MATÉRIEL FOURNI:
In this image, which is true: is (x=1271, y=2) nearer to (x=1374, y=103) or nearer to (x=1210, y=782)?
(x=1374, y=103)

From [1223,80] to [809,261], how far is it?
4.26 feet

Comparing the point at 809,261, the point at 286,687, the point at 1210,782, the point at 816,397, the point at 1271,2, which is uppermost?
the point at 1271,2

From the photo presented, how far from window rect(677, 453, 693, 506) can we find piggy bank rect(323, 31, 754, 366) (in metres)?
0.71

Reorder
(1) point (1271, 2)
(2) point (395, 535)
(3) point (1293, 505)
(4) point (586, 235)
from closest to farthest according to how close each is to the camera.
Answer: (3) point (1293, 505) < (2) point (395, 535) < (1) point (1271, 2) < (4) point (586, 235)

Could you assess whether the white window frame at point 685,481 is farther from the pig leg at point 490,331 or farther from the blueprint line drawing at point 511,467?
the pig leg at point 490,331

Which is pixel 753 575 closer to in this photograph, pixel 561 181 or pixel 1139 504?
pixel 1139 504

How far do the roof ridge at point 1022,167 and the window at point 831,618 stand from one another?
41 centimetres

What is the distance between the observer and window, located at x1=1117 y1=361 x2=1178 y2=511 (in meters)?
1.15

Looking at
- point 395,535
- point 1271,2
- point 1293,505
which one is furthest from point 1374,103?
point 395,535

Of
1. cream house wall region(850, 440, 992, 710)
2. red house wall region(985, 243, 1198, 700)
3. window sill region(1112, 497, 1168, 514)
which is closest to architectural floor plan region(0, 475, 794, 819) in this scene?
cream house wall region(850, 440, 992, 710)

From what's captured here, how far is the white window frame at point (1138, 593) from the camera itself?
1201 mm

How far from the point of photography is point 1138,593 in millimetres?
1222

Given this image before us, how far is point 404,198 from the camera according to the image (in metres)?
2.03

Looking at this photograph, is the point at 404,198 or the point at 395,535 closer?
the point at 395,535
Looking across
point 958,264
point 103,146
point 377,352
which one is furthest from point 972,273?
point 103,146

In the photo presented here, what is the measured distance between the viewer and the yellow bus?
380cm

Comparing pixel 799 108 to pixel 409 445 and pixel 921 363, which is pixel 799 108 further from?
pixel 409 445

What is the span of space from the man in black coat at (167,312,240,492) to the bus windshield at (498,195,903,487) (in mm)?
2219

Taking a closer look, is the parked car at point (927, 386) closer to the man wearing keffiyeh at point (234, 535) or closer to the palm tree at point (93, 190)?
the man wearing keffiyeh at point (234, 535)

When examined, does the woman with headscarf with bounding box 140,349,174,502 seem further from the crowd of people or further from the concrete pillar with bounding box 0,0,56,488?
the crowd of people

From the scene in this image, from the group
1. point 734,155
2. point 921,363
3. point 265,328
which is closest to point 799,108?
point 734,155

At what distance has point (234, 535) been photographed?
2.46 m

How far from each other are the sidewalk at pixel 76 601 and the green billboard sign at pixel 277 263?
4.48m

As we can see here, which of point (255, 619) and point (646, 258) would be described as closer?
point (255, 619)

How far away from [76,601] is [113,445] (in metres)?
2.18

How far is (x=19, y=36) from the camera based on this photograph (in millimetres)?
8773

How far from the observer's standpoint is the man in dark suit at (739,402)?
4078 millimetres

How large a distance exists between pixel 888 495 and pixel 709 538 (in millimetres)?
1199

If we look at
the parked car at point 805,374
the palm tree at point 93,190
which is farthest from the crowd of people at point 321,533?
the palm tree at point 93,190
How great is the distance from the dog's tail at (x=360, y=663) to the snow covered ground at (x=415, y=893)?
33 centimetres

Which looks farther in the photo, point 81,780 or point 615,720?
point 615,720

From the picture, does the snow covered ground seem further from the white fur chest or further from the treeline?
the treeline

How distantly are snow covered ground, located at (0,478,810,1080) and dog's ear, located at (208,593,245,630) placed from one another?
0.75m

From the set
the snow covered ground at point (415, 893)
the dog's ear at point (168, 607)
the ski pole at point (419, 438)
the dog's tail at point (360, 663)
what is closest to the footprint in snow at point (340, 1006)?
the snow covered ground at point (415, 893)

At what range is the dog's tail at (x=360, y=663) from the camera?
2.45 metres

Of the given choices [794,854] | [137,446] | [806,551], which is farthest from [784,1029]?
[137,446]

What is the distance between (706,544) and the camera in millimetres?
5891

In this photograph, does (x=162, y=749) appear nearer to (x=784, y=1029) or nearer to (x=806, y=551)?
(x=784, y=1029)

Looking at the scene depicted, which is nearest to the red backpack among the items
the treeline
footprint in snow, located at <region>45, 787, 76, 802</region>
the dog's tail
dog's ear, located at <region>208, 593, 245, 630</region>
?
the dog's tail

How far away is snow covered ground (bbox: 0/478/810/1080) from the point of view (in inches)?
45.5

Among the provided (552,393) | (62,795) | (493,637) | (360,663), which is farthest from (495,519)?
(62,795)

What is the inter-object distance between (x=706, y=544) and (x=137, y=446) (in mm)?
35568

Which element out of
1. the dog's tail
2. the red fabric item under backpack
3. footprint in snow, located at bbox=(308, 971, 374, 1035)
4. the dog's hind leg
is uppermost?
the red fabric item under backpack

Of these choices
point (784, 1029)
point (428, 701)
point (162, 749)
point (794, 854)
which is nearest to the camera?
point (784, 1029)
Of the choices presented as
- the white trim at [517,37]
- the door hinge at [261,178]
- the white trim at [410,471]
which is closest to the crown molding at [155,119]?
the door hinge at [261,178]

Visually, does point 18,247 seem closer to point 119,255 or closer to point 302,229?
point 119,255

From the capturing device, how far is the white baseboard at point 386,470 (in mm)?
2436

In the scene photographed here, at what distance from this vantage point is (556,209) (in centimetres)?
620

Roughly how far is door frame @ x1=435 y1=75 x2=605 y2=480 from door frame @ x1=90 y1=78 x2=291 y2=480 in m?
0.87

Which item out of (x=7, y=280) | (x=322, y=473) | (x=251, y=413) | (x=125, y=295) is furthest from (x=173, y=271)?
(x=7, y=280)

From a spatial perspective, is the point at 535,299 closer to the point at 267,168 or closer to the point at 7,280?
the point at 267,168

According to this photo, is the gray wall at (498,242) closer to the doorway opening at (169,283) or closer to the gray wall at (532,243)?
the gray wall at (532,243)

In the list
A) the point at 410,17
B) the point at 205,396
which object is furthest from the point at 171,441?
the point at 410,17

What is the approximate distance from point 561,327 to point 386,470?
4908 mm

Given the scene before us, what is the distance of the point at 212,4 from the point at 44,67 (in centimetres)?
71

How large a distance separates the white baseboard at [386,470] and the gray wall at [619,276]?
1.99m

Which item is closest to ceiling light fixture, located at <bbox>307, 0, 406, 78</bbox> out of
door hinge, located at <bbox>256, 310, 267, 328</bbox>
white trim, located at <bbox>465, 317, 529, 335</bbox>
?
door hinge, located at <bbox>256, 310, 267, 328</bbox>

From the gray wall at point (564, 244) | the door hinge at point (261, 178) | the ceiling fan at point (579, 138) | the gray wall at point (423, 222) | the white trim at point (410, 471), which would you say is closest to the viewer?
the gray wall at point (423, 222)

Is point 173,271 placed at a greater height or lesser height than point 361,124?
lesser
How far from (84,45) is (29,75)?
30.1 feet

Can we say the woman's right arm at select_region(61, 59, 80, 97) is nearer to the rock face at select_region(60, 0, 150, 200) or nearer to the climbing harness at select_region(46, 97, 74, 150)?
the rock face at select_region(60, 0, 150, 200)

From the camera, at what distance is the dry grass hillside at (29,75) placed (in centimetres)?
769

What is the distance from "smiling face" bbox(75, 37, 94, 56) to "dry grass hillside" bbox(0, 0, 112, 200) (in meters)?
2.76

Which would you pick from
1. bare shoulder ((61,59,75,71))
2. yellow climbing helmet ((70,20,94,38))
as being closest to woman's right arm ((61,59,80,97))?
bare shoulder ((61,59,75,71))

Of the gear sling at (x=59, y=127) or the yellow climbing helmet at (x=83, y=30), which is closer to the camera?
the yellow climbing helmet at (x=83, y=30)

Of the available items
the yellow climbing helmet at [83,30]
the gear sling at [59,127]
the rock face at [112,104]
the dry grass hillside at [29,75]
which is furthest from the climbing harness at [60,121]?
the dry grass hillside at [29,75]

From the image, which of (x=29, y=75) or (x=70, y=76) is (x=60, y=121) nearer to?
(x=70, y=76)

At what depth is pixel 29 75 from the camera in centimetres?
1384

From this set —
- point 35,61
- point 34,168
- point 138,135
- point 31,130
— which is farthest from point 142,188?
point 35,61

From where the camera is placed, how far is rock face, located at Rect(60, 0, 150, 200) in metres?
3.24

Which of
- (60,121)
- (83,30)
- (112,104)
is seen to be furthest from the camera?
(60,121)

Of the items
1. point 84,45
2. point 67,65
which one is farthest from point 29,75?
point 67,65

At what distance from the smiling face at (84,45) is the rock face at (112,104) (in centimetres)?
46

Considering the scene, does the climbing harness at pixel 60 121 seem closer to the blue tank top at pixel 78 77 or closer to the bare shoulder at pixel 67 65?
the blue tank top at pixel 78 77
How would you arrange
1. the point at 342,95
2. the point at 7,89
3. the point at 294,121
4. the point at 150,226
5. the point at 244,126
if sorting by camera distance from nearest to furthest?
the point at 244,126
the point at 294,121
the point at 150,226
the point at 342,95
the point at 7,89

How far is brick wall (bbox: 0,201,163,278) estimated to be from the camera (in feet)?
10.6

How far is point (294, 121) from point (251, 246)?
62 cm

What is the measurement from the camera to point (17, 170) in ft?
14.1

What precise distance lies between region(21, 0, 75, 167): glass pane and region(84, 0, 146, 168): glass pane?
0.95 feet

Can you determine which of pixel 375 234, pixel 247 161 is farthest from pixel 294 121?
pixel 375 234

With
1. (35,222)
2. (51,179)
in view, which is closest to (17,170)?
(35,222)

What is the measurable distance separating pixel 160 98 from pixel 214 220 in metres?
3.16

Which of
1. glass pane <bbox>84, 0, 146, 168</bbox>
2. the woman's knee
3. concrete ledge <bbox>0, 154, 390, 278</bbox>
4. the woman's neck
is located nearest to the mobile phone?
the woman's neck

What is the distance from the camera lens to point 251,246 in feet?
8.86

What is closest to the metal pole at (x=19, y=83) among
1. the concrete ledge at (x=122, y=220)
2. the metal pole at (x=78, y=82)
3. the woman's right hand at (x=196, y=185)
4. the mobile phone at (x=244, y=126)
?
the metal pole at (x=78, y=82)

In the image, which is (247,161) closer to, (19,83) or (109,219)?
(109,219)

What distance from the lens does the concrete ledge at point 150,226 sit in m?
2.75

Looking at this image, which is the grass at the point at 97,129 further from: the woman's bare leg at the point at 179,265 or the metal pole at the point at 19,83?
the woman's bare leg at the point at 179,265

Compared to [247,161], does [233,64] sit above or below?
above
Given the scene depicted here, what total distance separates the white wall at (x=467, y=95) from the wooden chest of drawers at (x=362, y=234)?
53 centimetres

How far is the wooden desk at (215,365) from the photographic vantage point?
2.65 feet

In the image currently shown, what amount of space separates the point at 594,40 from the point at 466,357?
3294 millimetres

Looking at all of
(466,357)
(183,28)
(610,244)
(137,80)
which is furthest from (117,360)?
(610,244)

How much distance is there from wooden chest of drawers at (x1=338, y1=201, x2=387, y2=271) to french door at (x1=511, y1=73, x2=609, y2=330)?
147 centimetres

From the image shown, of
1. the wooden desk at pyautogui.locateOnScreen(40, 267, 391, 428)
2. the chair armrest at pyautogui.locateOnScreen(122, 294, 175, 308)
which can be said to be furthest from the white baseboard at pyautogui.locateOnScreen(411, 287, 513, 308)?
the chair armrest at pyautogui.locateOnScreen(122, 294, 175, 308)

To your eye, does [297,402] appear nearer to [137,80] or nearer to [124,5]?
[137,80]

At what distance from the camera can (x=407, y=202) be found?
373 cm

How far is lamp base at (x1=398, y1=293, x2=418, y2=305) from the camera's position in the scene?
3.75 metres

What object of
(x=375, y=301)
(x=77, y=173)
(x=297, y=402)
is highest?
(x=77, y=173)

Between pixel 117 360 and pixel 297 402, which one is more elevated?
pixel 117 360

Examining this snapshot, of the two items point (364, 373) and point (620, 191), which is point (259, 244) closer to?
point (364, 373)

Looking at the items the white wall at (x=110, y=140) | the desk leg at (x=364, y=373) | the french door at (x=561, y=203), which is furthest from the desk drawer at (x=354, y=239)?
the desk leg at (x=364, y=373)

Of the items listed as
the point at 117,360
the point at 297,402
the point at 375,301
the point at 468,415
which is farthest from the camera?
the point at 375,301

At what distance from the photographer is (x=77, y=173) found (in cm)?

CONSIGNE DE TÂCHE: Reproduisez à l'identique les lignes du matériel, depuis celle qui contient « To your eye, does » jusqu'à la fin du matériel, ces deux bornes comprises.

RÉSULTAT ATTENDU:
To your eye, does [297,402] appear nearer to [137,80] or nearer to [124,5]?
[137,80]

At what distance from the camera can (x=407, y=202) be found?
373 cm

How far is lamp base at (x1=398, y1=293, x2=418, y2=305) from the camera's position in the scene?
3.75 metres

What object of
(x=375, y=301)
(x=77, y=173)
(x=297, y=402)
is highest?
(x=77, y=173)

Between pixel 117 360 and pixel 297 402, which one is more elevated?
pixel 117 360

Examining this snapshot, of the two items point (364, 373) and point (620, 191), which is point (259, 244) closer to?
point (364, 373)

Looking at the items the white wall at (x=110, y=140) | the desk leg at (x=364, y=373) | the french door at (x=561, y=203), which is furthest from the desk drawer at (x=354, y=239)?
the desk leg at (x=364, y=373)

Of the items listed as
the point at 117,360
the point at 297,402
the point at 375,301
the point at 468,415
which is farthest from the camera?
the point at 375,301

At what distance from the photographer is (x=77, y=173) found (in cm)?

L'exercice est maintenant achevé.